Problema proposto a:
Reproduza o trecho da matéria sobre Amos Gitai que começa em "Amos Gitai é" e termina em "e Kippur (2000).".

════════

Diretor israelense volta à Mostra Internacional anunciando seu amor pelo evento e sua admiração pela capital. E não se exime de falar de política no Oriente Médio. "A limitação das mulheres é uma situação alarmante. Essa é a grande realização da Primavera Árabe, fazer as mulheres andar ainda mais para trás?"

Por Mariane Morisawa
1 nov 2012, 06h35

Amos Gitai é um dos queridinhos da Mostra Internacional de Cinema de São Paulo. Já apresentou alguns de seus filmes no evento e sempre foi próximo dos diretores Leon Cakoff, morto em outubro do ano passado, e Renata de Almeida, sua viúva. Quando ela pediu que o cineasta israelense viesse novamente ao Brasil para exibir seus dois últimos trabalhos e dar uma oficina gratuita ao público da mostra, ele não pensou muito, apesar das 12 horas de viagem que é incapaz de abstrair. Sua nova visita foi marcada pela exibição dos documentários Canção para Meu Pai (2012) e Carmel (2009), um respiro poético em uma carreira marcada por longas-metragens críticos, sobre a guerra ou a religião em Israel, como Kadosh (1999) e Kippur (2000).

════════

Problema proposto b:
Filtre os registros abaixo e mantenha só as linhas em que aparece a palavra "chrome".

════════

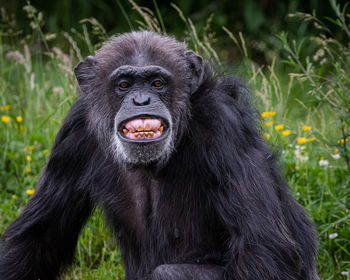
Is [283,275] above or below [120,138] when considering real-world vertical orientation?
below

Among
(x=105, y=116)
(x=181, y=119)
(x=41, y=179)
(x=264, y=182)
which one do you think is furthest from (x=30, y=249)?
(x=264, y=182)

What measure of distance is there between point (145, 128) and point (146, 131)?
2 centimetres

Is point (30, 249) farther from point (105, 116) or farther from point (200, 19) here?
point (200, 19)

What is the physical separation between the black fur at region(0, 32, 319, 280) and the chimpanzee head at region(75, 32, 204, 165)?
0.01 meters

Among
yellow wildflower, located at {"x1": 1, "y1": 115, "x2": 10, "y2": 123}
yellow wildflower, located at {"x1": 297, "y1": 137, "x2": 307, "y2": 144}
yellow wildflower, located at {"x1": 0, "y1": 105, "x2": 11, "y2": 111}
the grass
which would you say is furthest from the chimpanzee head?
yellow wildflower, located at {"x1": 0, "y1": 105, "x2": 11, "y2": 111}

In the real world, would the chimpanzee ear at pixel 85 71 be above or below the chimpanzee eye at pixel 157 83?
above

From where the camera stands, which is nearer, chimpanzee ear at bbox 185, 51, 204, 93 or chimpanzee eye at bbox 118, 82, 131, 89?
chimpanzee eye at bbox 118, 82, 131, 89

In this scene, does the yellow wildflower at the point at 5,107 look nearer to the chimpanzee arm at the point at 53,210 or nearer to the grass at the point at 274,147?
the grass at the point at 274,147

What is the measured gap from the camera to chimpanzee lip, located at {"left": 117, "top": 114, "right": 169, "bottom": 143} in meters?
4.38

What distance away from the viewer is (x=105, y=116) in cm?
476

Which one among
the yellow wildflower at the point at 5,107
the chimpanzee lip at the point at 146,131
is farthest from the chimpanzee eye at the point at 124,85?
the yellow wildflower at the point at 5,107

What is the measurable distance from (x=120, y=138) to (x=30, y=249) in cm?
126

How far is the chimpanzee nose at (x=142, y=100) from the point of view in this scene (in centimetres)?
441

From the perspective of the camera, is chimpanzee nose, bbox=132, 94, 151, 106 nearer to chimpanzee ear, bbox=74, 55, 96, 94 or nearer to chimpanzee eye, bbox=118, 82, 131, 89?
chimpanzee eye, bbox=118, 82, 131, 89
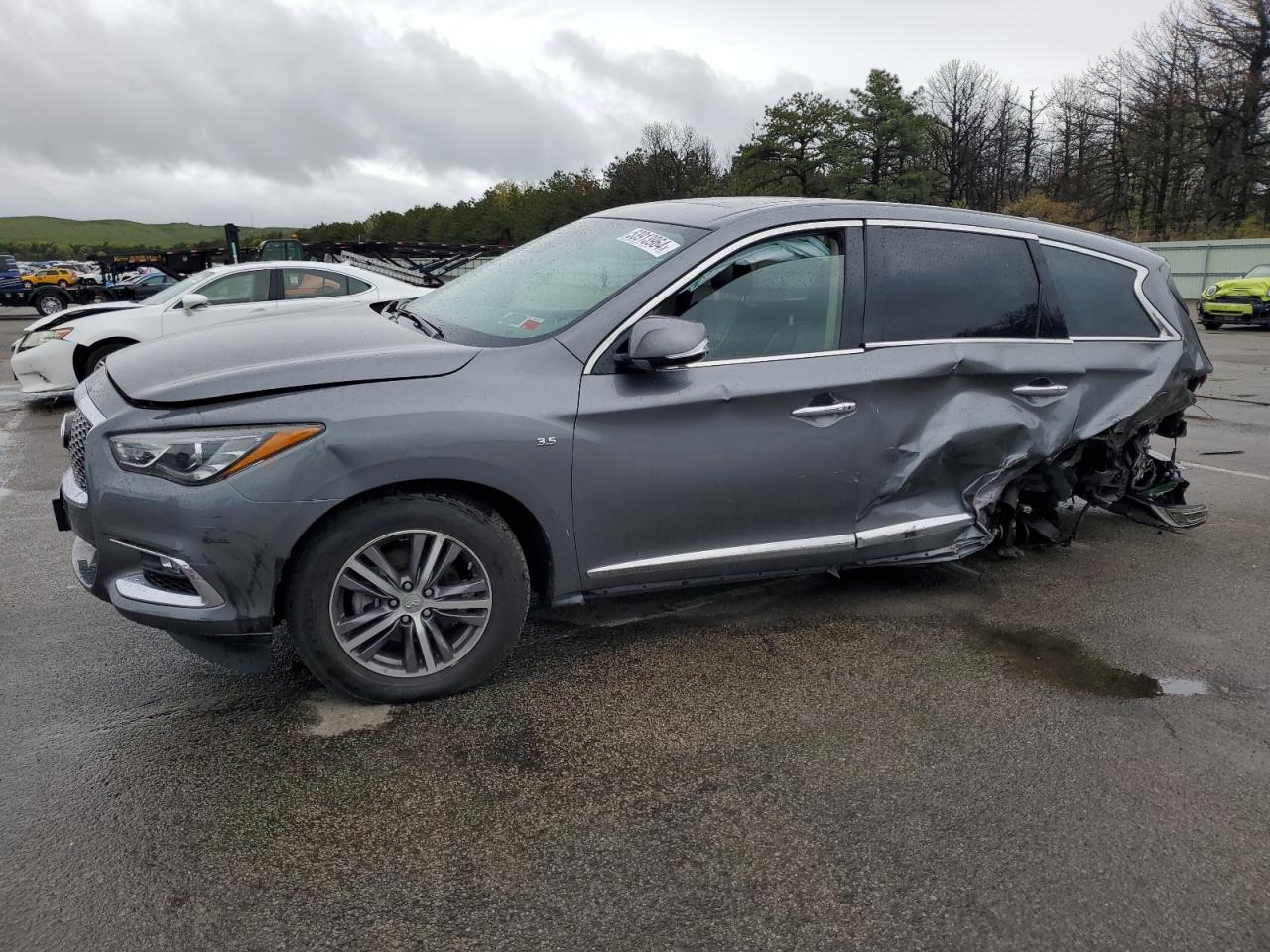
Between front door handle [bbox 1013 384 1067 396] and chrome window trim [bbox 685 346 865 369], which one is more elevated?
chrome window trim [bbox 685 346 865 369]

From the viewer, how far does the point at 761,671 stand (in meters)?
3.70

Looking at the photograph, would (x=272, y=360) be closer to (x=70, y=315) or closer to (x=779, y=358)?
(x=779, y=358)

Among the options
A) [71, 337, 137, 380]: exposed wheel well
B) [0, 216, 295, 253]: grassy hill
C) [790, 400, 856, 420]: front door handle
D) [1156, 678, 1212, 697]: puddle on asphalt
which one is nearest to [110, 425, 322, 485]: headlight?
[790, 400, 856, 420]: front door handle

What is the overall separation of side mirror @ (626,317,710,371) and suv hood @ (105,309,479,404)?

════════

Resolução detalhada a:
Amos Gitai é um dos queridinhos da Mostra Internacional de Cinema de São Paulo. Já apresentou alguns de seus filmes no evento e sempre foi próximo dos diretores Leon Cakoff, morto em outubro do ano passado, e Renata de Almeida, sua viúva. Quando ela pediu que o cineasta israelense viesse novamente ao Brasil para exibir seus dois últimos trabalhos e dar uma oficina gratuita ao público da mostra, ele não pensou muito, apesar das 12 horas de viagem que é incapaz de abstrair. Sua nova visita foi marcada pela exibição dos documentários Canção para Meu Pai (2012) e Carmel (2009), um respiro poético em uma carreira marcada por longas-metragens críticos, sobre a guerra ou a religião em Israel, como Kadosh (1999) e Kippur (2000).

Resolução detalhada b:
Between front door handle [bbox 1013 384 1067 396] and chrome window trim [bbox 685 346 865 369], which one is more elevated?
chrome window trim [bbox 685 346 865 369]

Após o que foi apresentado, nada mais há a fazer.